We say that any protocols like TCP or VCHAN can be described with this interface where we have the recv function and the send function. So, instead to return a concrete type, we return an abstract type like:

module type FLOW = sig
  type t

  val recv : t -> bytes -> int
  val send : t -> string -> unit
end

type flow = Flow : 'flow * (module FLOW with type t = 'flow) -> flow
val resolve : Tuyau.t -> uri -> flow

let () =
  let Flow (flow, (module Flow)) =
    resolve tuyau "https://google.fr/" in
  Flow.send flow "Hello World!"

In our example, we use a GADT to keep the type equality between our value 'flow and the type t of our module Flow. We usually call it an existential type wrapper. It allows us to create a new type 'flow and associate it to an implementation Flow.

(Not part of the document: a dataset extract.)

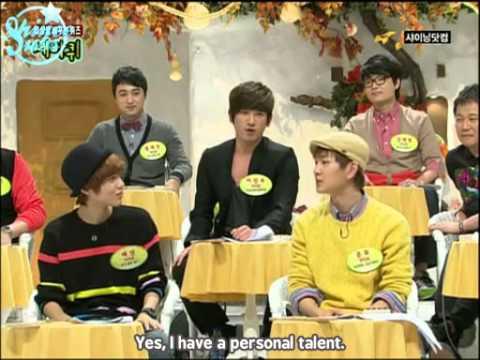 091010 Onew & Taemin @  MBC Change the World Quiz (1/2)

The idea behind is: the type t can concretely be anything. It can be an Unix.socket if we want to make an unikernel for Unix but it can be something else like a Tcpip_stack_direct.t (the TCP/IP implementation usually used by MirageOS).

With the associated module, we still continue to be able to read and write something as we can do with an Unix.socket.

And of course, we can forget about details. You can denote that we already prepare the concrete value to be able to communicate with our peer. I mean, resolve do something more complex than just create a new resource such as an Unix.socket. It connects the socket to our peer. It's why we talk about a resolution process.

Resolution

Tuyau can not define by itself the resolution. Resolution is commonly a DNS resolution to get the IP from a domain-name. However, into an unikernel, nothing ensures that we properly have a DNS resolver (such as our /etc/resolv.conf).

In other side, definition of an endpoint can not fully exist where it depends on the returned 'flow. For example, if we give to you a TCP/IP Flow, used endpoint to connect your 'flow should be an IP and a port. However, the endpoint can represent something else like a serial-port connected to our MirageOS or a virtual network kernel interface (TUN/TAP), etc. Finally, definition of an endpoint is intrinsic to our implementation of the Flow.

Concretely, for an Unix.socket flow, we need an Unix.sockaddr. For a Tcpip_stack_direct.t flow, we need an Ipaddr.V4.t and an int as a port.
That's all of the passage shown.